The Lagos Chamber of Commerce and Industry (LCCI)
has predicted a bleak future for the Nigerian economy in the short and medium
term due to the impact of COVID-19, which might cause Nigeria's GDP to plunge
by 3.4 per cent as the International Monetary Fund(IMF) forecasted.
The chamber gave this prediction on Tuesday during
its quarterly press briefing on the state of the Nigerian economy, which was
held at the Commerce House in Lagos to address the country on issues bothering
on the economy and the private sector at this critical period in the national
and economic history.
The President of LCCI, Mrs. Toki Mabogunje, who
addressed journalists, said: “Following the fallout of the COVID-19 pandemic,
we see the short to medium-term outlook for the economy as bleak, just as the
pandemic has led to an unprecedented collapse in commodity prices, capital
flight, turmoil in the capital market, supply chain disruption across sectors
and destabilisation of commercial and economic activities.
“Hence, we resonate with the IMF position on a
looming severe contraction of the economy by the end of 2020.”
Mabogunje, however, stated that the current COVID-19
experience presented Nigeria with ample opportunity for the government and
policymakers to pursue structural reforms and put in place home-grown policies.
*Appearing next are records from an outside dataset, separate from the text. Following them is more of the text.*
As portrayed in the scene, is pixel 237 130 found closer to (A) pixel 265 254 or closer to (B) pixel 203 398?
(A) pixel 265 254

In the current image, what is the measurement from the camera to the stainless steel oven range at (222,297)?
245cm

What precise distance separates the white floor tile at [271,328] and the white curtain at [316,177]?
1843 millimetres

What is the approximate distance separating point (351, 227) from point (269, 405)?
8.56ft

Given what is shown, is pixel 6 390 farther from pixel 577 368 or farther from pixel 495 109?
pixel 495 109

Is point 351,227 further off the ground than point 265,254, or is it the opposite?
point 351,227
“Reforms such as the liberalisation of the
petroleum downstream sector, exchange rate convergence, securitising
government’s equities in joint ventures, privatising government’s redundant
assets, PPP-led infrastructural development, export diversification, agro-based
industrialisation and cut in governance costs are direly needed to aid the
rebound of the economy going forward and especially in times of adversity,” he added.
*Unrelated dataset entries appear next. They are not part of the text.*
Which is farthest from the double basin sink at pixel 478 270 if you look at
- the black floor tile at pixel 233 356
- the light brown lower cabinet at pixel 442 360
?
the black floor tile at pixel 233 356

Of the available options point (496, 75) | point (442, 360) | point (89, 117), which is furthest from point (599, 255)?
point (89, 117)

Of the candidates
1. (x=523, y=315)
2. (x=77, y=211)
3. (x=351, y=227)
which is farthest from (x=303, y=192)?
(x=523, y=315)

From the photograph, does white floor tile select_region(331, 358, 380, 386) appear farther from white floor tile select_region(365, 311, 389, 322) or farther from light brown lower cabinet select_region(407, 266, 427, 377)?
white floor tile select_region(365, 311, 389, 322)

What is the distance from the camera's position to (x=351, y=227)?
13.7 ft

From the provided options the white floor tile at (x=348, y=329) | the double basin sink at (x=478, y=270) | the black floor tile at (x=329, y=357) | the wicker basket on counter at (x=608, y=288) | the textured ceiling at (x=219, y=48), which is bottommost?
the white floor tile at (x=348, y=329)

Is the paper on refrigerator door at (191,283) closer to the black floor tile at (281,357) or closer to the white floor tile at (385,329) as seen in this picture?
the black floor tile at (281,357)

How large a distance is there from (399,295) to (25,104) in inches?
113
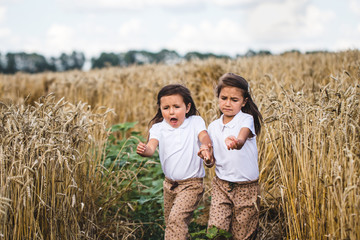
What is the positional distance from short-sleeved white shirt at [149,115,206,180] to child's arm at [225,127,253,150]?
326mm

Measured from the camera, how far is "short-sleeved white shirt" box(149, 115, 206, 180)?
105 inches

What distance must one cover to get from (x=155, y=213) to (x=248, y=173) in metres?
1.53

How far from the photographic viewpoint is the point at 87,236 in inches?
114

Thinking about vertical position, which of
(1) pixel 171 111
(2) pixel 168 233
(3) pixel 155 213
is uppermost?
(1) pixel 171 111

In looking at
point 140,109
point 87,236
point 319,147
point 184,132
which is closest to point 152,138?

The chamber noted that the continued depletion in
external reserves by 12 percent or $4.7 billion between January and mid-April
2020 would limit the extent the Central Bank of Nigeria (CBN) could intervene
in the foreign exchange market.
It remarked that about a third of Nigeria’s foreign
reserves belonged to foreign portfolio investors in open market operation (OMO)
and warned that “the continued dependence on portfolio investment is
unsustainable, as foreign investors may develop apathy for naira assets in the
face of an impending recession.”
It also noted that the technical devaluation of the
naira by the CBN has implications for production cost, project cost with foreign
currency components, imports, investment, consumer prices and cost of servicing
foreign currency obligations by corporate organisations and government.
“We believe that another ‘price adjustment’ is
inevitable in the next three months if global oil prices fail to pick up by the
end of the second quarter,” the chamber said, adding that “harmonising the
multiple exchange windows into a single window and a market-driven or
liberalised foreign exchange system should be the goal.”